Debe de ser porque mis padres se conocieron en un ómnibus interdepartamental. Capaz que inconscientemente es por eso que cuando viajo a Rocha rezo para que me toque alguno que esté bueno en el asiento de al lado.
Nunca me pasa. En Rutas del Sol siempre, pero siempre, me toca una de esas muchachitas de uñas pintadas que hablan por celular todo el viaje. Esta vez no. Milagro: se me sentó un hombre corpulento, bastante lindo. «Bien ahí, 2013», me alegré en silencio.
—Te molesto un segundo —me dijo a los pocos minutos de que arrancamos.
«Opa, no pensé que me hablara tan rápido», me dije.
—¿Me dejás pasar que voy al baño?
Nuestros asientos eran cercanos al baño y, como no cerró la puerta, pude ver que solo se lavó las manos. «Qué divino, al fin un tipo aseado en medio de todos estos mugrientitos», me felicité.
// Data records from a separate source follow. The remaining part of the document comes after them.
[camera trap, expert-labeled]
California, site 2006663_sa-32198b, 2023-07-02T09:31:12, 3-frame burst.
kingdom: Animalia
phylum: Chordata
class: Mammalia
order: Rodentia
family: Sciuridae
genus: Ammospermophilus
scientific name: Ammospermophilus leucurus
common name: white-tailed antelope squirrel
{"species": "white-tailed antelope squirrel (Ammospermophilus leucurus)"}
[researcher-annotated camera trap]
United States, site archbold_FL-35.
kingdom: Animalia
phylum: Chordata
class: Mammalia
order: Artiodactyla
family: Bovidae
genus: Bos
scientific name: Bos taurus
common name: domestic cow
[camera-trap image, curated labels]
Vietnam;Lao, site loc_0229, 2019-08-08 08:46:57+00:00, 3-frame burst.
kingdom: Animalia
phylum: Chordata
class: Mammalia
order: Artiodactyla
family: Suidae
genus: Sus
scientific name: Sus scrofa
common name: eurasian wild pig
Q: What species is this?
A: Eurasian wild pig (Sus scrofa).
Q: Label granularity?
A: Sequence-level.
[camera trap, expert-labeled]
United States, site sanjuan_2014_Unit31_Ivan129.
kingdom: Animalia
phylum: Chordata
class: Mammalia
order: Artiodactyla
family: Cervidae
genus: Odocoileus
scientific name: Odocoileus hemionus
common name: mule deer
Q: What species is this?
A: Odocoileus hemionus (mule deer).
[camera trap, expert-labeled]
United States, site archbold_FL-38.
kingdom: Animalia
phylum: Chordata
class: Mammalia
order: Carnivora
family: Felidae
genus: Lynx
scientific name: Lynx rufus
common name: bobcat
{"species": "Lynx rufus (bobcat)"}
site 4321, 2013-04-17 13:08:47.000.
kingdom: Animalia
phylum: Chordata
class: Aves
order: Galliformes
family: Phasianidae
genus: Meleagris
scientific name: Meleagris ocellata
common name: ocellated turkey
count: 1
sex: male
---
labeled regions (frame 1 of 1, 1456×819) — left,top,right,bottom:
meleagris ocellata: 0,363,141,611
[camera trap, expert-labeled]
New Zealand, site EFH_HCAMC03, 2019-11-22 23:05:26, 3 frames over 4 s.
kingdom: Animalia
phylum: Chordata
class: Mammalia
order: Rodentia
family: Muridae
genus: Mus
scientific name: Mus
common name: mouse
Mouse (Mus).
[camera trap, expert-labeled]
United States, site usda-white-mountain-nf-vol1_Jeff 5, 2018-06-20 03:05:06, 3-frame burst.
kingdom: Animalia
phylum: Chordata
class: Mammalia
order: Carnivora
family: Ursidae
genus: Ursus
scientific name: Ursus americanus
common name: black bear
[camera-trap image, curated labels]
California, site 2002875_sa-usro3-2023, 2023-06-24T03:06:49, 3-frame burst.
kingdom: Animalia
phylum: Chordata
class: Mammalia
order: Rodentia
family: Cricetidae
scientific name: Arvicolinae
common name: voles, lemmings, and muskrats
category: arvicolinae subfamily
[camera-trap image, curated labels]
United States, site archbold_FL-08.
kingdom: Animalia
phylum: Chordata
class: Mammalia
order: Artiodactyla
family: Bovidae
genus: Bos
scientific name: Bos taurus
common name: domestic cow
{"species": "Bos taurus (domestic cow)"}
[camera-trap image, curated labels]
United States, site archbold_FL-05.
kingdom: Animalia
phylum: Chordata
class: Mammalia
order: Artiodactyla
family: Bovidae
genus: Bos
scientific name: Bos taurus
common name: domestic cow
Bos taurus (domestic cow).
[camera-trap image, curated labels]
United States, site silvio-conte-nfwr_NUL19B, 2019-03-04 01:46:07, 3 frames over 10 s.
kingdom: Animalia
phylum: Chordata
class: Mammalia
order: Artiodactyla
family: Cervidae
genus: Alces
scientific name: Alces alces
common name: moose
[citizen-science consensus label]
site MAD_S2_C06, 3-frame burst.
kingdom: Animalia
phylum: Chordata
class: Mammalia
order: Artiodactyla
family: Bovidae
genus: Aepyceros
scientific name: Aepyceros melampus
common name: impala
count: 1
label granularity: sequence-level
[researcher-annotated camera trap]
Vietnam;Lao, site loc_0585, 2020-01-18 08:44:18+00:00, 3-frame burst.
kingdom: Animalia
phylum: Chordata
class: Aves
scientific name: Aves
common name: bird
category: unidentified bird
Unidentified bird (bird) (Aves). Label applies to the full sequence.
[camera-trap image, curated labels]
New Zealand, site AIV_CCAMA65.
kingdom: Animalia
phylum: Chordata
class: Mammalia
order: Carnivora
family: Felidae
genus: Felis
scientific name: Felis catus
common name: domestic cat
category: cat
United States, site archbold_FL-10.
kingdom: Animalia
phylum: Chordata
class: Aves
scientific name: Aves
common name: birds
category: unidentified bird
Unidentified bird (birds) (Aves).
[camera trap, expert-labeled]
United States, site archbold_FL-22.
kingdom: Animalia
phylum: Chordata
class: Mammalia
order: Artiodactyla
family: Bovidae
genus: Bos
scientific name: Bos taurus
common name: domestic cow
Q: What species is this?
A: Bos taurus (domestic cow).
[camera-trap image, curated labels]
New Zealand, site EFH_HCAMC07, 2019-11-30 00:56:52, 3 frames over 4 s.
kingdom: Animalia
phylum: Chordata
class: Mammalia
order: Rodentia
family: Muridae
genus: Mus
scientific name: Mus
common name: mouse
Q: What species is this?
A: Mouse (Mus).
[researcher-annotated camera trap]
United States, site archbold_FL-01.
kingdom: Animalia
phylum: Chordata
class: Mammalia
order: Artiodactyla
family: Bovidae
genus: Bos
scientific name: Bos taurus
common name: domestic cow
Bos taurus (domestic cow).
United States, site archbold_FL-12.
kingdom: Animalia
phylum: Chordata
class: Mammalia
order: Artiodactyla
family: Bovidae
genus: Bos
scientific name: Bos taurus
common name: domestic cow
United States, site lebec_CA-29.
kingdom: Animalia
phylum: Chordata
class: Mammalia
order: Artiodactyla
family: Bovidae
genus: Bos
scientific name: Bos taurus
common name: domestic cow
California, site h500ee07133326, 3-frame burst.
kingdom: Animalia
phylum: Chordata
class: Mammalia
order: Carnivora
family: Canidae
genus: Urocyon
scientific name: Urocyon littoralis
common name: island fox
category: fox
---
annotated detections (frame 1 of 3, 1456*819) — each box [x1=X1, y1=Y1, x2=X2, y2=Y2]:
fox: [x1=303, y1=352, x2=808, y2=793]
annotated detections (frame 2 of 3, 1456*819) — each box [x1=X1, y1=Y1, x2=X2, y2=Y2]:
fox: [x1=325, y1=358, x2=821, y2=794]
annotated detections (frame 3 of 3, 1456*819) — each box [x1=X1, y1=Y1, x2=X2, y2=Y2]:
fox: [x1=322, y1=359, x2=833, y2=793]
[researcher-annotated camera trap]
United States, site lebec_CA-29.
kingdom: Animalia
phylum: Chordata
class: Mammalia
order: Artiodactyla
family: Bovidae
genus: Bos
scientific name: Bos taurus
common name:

Ya estaba imaginándome cómo sería la charla y si me lo llevaría a casa esa misma noche cuando sucedió algo raro. Abrió la mochila y se asomó una esponja de baño medio rosadita. Mmmm ... Viaja con la esponja... Mmmm. «Capaz que es de la madre, que se la dejó olvidada en el rancho y el muy santo se la trae a Montevideo».
Pero unos segundos después… mmm… sacó un frasco alcohol gel y se empezó a frotar las manos que recién se había lavado. Y se pasó mucho por los antebrazos.
«Ta. No. Alcohol gel. No podés. Vos debés de ser uno de esos loquitos que igual te hacen levantar para cambiar las sábanas después del sexo. Mejor dejémoslo acá. No vengas a casa. Dejá».
Como siempre que me preparo para un viaje largo, me di unos disparos con mi spray de los ataques de pánico y me puse los auriculares.